Jakarta, CNN Indonesia -- Wakil Ketua DPR Fahri Hamzah tak mempersoalkan pasal penghinaan parlemen dalam Undang-undang tentang MPR, DPR, DPD, DPRD (UU MD3), meski selama ini dirinya dikenal kritis terhadap pasal penghinaan presiden dalam draf Revisi Kitab Undang-undang Hukum Pidana (RKUHP).
Menurut Fahri, pasal penghinaan parlemen atau
contempt of parliament lebih menekankan aspek DPR sebagai lembaga. Hal itu disebutnya berbeda dengan pasal penghinaan presiden yang menurutnya lebih menekankan pada sosok presiden atau individu.
"Kalau KUHP itu yang mau disakralkan manusia bernama Presiden. Kalau lembaga DPR sebagai pengawas, bukan manusia-manusianya," kata Fahri di Gedung DPR, Jakarta, Rabu (13/2).
ADVERTISEMENT
SCROLL TO CONTINUE WITH CONTENT
Penghinaan parlemen diatur dalam Pasal 122 poin k Undang-undang MD3. Beleid pasal itu menyebut Mahkamah Kehormatan Dewan dapat mengambil langkah hukum terhadap perseorangan, kelompok orang, atau badan hukum yang merendahkan kehormatan DPR dan anggota DPR.
Fahri tak memungkiri ada penekanan pada aspek individu dalam pasal penghinaan parlemen. Namun, menurut dia, hal itu tetap berbeda dengan penekanan individu (presiden) dalam pasal penghinaan presiden.
Salah satu perbedaan terkait mekanisme pengusutan terhadap pendapat yang dianggap menghina.
Dalam pasal penghinaan parlemen, kata Fahri, seorang anggota DPR yang merasa dihina harus terlebih dulu mengadu atau melaporkan ke Mahkamah Kehormatan Dewan (MKD).
"Anggota maksudnya begini, MKD sebagai hukum acara. Misalnya, anda memfitnah saya dan menurut saya anda sudah keterlaluan. Saya lapor Anda ke MKD, bukan anda yang memfitnah tapi anda melaporkan saya ke MKD," kata Fahri.
"Lalu kita dipanggil MKD dan saya melakukan klarifikasi, di situ anda ketemu. Anda ternyata memfitnah, saya boleh memproses Anda," imbuhnya.
Fahri menyebut mekanisme itu sebagai delik aduan yang tidak ada dalam pasal penghinaan presiden.
"Misal saya menulis di Twitter langsung saya ditangkap, atau menulis tentang presiden, langsung Anda ditangkap karena menghina presiden," ujar Fahri.
Penghinaan presiden dalam draf RKUHP diatur dalam Pasal 239 ayat (1).
Disebutkan dalam pasal itu bahwa setiap orang di muka umum menghina presiden dan wapres, dipidana dengan pidana penjara paling lama 5 tahun atau pidana denda paling banyak Kategori IV (Rp500 juta).
Pasal 239 Ayat (2) menyebutkan, tidak merupakan penghinaan jika perbuatan sebagaimana dimaksud pada ayat (1) jelas dilakukan untuk kepentingan umum, demi kebenaran, atau pembelaan diri.
Pada Senin (5/1), DPR dan Pemerintah menyepakati pasal penghinaan terhadap Presiden dan Wakil Presiden bersifat delik umum. Artinya, proses hukum dilakukan tanpa perlu ada pengaduan dari korban. Lama hukuman pun bisa dikurangi.

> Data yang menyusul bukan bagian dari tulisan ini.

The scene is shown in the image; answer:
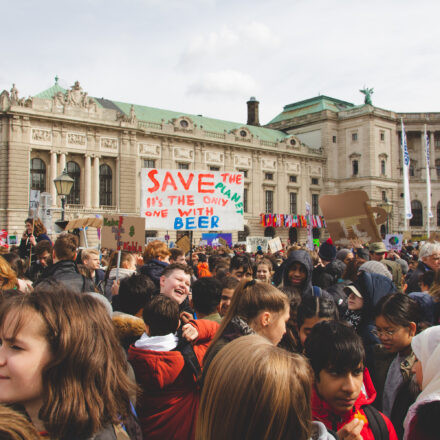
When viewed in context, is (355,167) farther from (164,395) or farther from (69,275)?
(164,395)

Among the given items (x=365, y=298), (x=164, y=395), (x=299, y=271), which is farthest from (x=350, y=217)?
(x=164, y=395)

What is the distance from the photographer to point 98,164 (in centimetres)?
3503

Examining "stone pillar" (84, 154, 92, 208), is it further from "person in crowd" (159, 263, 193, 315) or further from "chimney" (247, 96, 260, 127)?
"person in crowd" (159, 263, 193, 315)

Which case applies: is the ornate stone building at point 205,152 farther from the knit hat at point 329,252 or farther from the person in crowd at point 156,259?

Pimpinan sidang sekaligus Ketua Panitia Kerja RKUHP di DPR, Benny K. Harman, sepakat untuk mengikuti usulan Pemerintah yang ingin menjadikan pasal itu sebagai delik umum.
"OK, kalau gitu ini tetap menjadi delik umum ya," ujar Benny di Gedung DPR, Jakarta, Senin (5/2). Ia memberi catatan bahwa pasal itu akan dibahas kembali di tingkat Panja RKUHP.
Dengan ditetapkan sebagai delik umum, konsekuensinya aparat akan memproses kasus tersebut dengan atau tanpa pengaduan dari korban.
Harkristuti Harkrisnowo, perwakilan ahli tim Pemerintah menyatakan delik umum harus diterapkan dalam pasal tersebut karena pasal tentang penghinaan terhadap kepala atau wakil kepala negara sahabat bersifat delik umum.
Ia khawatir akan timbul diskriminasi terhadap kepala negara Indonesia jika tidak setara dengan pasal penghinaan terhadap kepala negara asing.
"Saya merasa kita kok agak diskriminatif, ya. Presiden sendiri tidak dihormati, tapi Presiden asing kita sembah-sembah," ujar Harkristuti.